Excerpt provided →
_ _ _ _ _ _ _
Devices having at least one mixing feature with a substantially
nonplanar bottom profile may be employed as well. FIG. 3
illustrates, in cross-sectional schematic view, various examples of
devices similar to those depicted in FIGS. 1 and 2, except with
mixing features having a substantially nonplanar bottom profile.
FIG. 3A depicts a device having mixing features with a round bottom
profile. Such a bottom profile generally produces a single smooth
vortex. FIG. 3B depicts a device having mixing features with a
curved bottom profile. Vortices produced using such bottom profile
generally differ depending on the direction of relative movement
between the cover plate and the substrate. FIG. 3C depicts a device
having mixing features shaped to create a plurality of vortices at
specific locations in the mixing features.
_ _ _ _ _ _ _
Data for analysis →

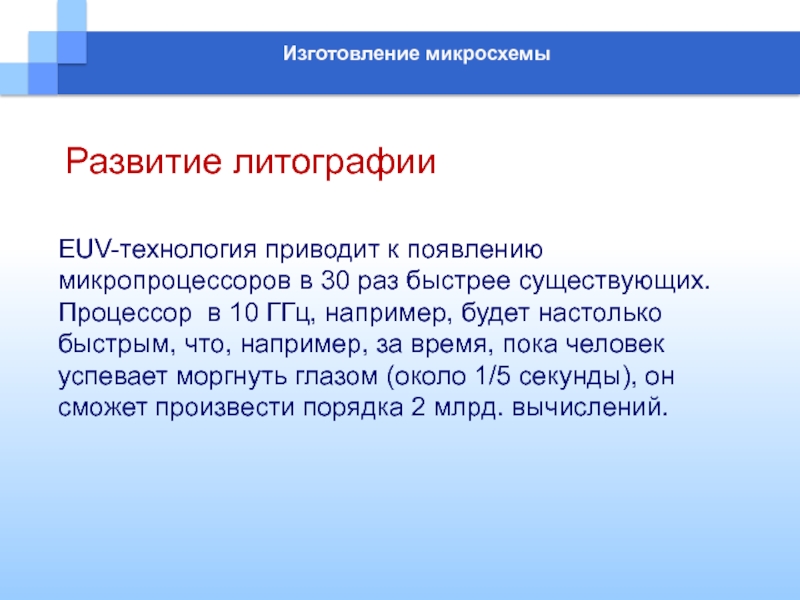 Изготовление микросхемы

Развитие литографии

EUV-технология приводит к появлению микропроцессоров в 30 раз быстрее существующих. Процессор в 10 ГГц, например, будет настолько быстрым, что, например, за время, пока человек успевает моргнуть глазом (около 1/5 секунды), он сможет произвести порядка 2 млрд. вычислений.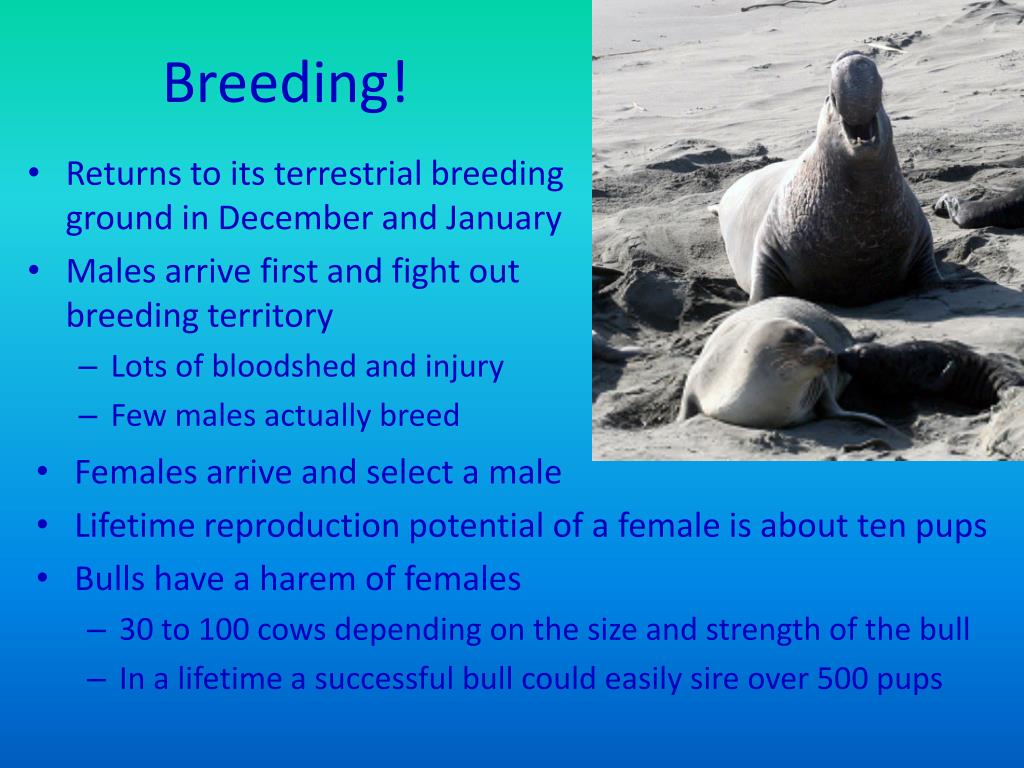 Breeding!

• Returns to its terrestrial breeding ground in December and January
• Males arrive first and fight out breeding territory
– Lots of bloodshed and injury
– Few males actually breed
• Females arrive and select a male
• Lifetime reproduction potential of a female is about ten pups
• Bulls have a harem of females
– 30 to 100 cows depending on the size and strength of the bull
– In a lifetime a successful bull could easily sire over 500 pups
_ _ _ _ _ _ _
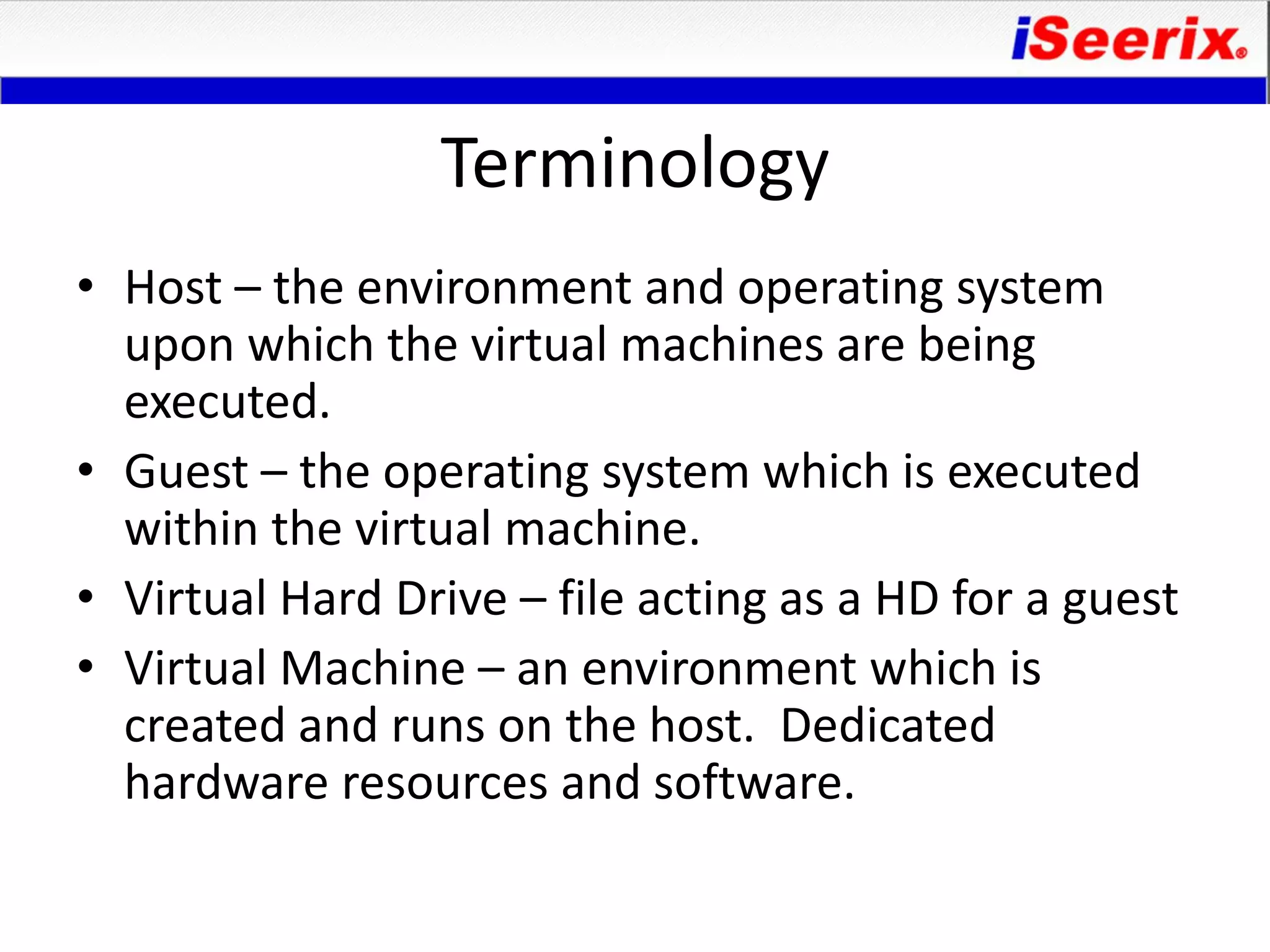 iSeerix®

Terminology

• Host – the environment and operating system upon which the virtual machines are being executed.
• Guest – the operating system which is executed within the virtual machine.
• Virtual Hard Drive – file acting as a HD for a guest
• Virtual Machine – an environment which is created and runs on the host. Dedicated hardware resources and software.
_ _ _ _ _ _ _
Task to complete → Using the excerpt on mixing features, name each lettered view of FIG. 3 and what that view depicts.

Solution to this task →
- FIG. 3A: a device having mixing features with a round bottom profile
- FIG. 3B: a device having mixing features with a curved bottom profile
- FIG. 3C: a device having mixing features shaped to create a plurality of vortices at specific locations in the mixing features